Last night, the government plane of Bolivian President Evo Morales spent thirteen hours stalled in Vienna because of an ultimately baseless guess that fugitive leaker Edward Snowden was onboard, headed to South America. It turns out he wasn't. "The rumors were just that," said a spokesman for the Austrian government, which let the plane land after France and Portugal denied it airspace on the way back from Moscow, where Snowden is thought to be holed up. Although the obvious assumption is that the U.S. pressured its allies to deny the Bolivian plane a route home, the Obama administration has remained mum so far.

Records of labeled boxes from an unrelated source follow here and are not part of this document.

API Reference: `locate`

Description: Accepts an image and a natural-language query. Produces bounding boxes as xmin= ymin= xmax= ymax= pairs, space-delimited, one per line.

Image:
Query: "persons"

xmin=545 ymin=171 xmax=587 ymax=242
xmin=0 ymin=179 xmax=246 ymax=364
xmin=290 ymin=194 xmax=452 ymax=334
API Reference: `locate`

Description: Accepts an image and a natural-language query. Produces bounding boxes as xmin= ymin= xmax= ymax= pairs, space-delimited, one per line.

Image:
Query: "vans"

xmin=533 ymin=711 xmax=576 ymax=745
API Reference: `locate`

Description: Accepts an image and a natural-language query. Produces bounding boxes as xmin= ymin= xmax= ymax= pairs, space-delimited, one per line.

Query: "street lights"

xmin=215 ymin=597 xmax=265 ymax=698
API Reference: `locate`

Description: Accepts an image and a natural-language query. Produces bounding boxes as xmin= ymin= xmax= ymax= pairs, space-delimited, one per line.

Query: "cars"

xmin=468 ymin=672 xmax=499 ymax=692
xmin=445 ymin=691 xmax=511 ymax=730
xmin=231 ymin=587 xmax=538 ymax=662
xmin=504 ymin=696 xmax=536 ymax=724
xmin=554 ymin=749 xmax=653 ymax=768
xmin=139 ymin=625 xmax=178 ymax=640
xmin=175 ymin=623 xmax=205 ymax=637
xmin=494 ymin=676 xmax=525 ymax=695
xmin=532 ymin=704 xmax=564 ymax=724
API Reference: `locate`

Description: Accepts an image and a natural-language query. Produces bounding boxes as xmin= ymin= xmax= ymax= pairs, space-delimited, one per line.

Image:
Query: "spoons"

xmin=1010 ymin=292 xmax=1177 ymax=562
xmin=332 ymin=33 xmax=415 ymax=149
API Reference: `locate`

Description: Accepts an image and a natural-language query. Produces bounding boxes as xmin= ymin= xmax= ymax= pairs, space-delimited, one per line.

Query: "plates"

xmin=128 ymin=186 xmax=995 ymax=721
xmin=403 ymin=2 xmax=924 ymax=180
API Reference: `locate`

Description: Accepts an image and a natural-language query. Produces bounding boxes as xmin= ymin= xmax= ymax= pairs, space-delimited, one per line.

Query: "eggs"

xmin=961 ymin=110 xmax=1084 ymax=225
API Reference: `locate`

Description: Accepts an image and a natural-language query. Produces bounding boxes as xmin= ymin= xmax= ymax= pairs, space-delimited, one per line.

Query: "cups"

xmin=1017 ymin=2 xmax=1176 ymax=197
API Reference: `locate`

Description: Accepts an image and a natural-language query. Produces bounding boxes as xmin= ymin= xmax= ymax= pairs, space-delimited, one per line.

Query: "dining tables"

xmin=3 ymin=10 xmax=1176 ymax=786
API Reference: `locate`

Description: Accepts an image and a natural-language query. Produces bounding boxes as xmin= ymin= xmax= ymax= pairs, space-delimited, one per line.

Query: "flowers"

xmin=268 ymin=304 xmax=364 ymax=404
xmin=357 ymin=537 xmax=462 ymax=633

"We were in flight; it was completely unexpected,"said Bolivian defense minister Rubén Saavedra, calling the delay "an attitude of sabotage and a plot by the government of the United States." Morales, he said, "was very angry." The government plane eventually "agreed to a voluntary inspection," according to an Austrian official, Reuters reports. "Our colleagues from the airport had a look and can give assurances that no one is on board who is not a Bolivian citizen." Unless Snowden has gotten really good at hiding.
This wave of trouble started at an energy conference in Moscow, where the Bolivian president was asked if he would grant asylum to Snowden. "Yes, why not?" said Morales. "We are here." At the end of the interview, he quipped, "It's time for me to go; Snowden is waiting for me," the Times reports.
That was apparently enough to trigger a diplomatic clusterfuck, despite the logistical improbability: Government planes leave from a different airport than where Snowden has been staying, so the Bolivians would have had to pick him up. Previously, President Obama said, "I'm not going to be scrambling jets to get a 29-year-old hacker." But while on the lam, Snowden turned 30.